In agreement with the US Department of Energy, the Department of Ecology of Washington State has responsibility for the clean-up process at Hanford, a nuclear site where plutonium production activities began in 1943. A key task is the safe storage, retrieval and treatment of waste in 177 underground tanks, which contain radioactive and chemical wastes from four decades of plutonium production activities at the site. The waste was generated when irradiated uranium fuel rods were reprocessed, during which the uranium fuel rods were dissolved and plutonium chemically retrieved. The resulting liquid chemical waste was put into the underground storage tanks in ‘tank farms’ in Hanford’s ‘200 Area’.

The tanks range from 55,000 gallons (208 m3) to more than a million gallons (3785 m3). To build them, workers cleared out large flat depressions, erected the tanks in situ and surrounded them with soil, leaving the tops of the tanks 3 m below ground to provide radiation shielding.

Aerial view of the 100-B Area with the Reactor B, the first large scale nuclear reactor ever built. The Hanford Site of the Manhattan Project produced the Plutonium-239 for the second atomic bomb
The B reactor today

Of the tanks, 149 are single-walled. These tanks do not comply with Washington law, which requires that all underground storage tanks have a secondary container. In the late 1980s to mid-90s, much of the liquid was removed in hopes of making them more stable and reducing the risk of leaks. The remaining waste is similar to the consistency of sand.

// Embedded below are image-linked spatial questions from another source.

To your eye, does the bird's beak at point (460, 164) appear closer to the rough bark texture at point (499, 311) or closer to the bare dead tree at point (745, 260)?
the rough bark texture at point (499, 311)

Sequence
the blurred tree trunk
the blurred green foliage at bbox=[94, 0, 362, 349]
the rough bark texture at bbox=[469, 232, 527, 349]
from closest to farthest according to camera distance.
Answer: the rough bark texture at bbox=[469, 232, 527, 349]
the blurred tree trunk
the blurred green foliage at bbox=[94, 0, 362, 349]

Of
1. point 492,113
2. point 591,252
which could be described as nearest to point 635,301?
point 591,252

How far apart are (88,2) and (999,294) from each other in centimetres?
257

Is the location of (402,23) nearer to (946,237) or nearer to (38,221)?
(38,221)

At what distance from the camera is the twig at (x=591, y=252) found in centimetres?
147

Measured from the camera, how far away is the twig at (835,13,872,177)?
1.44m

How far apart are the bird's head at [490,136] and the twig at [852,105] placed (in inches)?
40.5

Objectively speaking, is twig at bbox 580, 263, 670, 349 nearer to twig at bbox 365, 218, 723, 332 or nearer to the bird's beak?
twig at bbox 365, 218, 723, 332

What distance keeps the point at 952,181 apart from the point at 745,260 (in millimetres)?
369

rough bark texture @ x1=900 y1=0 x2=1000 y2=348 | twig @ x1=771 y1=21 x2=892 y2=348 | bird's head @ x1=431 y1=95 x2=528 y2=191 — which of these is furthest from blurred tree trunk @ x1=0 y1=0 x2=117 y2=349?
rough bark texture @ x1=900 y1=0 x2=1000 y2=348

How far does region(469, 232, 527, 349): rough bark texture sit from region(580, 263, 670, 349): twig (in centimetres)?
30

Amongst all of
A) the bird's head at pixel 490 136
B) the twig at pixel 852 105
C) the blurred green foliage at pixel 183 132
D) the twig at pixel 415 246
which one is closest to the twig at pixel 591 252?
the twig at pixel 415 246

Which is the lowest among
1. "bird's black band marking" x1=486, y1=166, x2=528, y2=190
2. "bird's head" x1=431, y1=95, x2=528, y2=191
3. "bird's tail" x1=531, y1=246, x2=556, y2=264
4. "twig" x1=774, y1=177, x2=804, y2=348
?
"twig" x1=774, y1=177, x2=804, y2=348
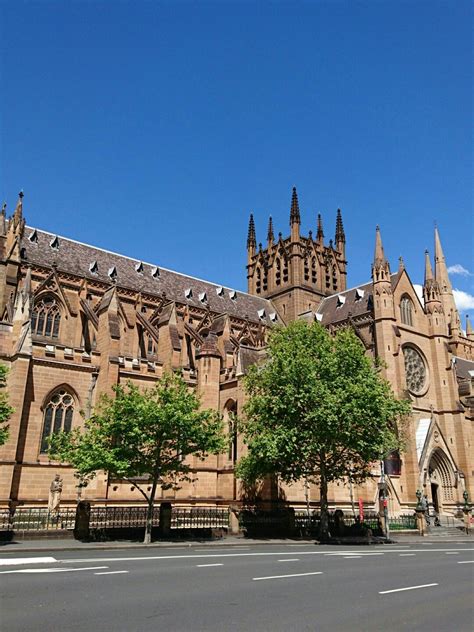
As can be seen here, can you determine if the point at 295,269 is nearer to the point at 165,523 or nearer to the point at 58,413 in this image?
the point at 58,413

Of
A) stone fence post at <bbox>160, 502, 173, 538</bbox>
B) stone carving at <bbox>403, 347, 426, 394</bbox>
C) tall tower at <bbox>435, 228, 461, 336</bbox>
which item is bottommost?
stone fence post at <bbox>160, 502, 173, 538</bbox>

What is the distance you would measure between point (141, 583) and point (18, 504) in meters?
20.1

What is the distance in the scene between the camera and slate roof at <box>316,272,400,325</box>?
171 feet

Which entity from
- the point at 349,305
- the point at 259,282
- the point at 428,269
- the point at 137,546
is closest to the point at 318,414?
the point at 137,546

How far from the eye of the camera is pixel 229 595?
10.0 m

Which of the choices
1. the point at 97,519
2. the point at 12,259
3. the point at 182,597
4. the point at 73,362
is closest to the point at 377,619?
the point at 182,597

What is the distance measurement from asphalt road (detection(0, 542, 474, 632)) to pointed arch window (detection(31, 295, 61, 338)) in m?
24.3

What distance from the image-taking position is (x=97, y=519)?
2567 centimetres

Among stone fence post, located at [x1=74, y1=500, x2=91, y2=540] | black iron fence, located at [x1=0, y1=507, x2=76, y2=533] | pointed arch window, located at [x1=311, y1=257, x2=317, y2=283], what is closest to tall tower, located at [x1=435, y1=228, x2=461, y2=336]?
pointed arch window, located at [x1=311, y1=257, x2=317, y2=283]

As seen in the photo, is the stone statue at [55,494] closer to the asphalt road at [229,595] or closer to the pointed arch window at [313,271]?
the asphalt road at [229,595]

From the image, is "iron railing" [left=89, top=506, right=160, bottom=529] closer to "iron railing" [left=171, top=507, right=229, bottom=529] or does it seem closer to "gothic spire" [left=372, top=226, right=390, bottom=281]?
"iron railing" [left=171, top=507, right=229, bottom=529]

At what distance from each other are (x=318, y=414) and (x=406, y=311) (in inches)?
1094

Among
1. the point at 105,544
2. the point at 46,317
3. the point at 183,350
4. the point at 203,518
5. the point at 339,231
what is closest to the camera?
the point at 105,544

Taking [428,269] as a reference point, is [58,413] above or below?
below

The remaining 28 tanks are double-walled. Although they comply with state law in that regard, they, like the single-walled tanks, are well past their design life of about 25 years and at least 68 tanks are assumed to have leaked in the past. Two tanks are currently known to be leaking and are being managed under an agreed process (see box below). If waste were to remain in the tanks, untreated, it would eventually enter the ground, the groundwater and the Columbia River. Previous leaks have caused ground contamination.

Two leaking tanks

Tank T-111 was found to be actively leaking in 2013. Tank B-109 was found to be actively leaking in 2021 after a year-long leak assessment. As the toxic and radioactive waste is leaking into the soil over time it would reach groundwater and eventually the Columbia River. In addition, in 2014 the oldest double-shell tank (AY-102) developed a leak from its inner tank to the outer tank. Its contents have been moved to an intact tank.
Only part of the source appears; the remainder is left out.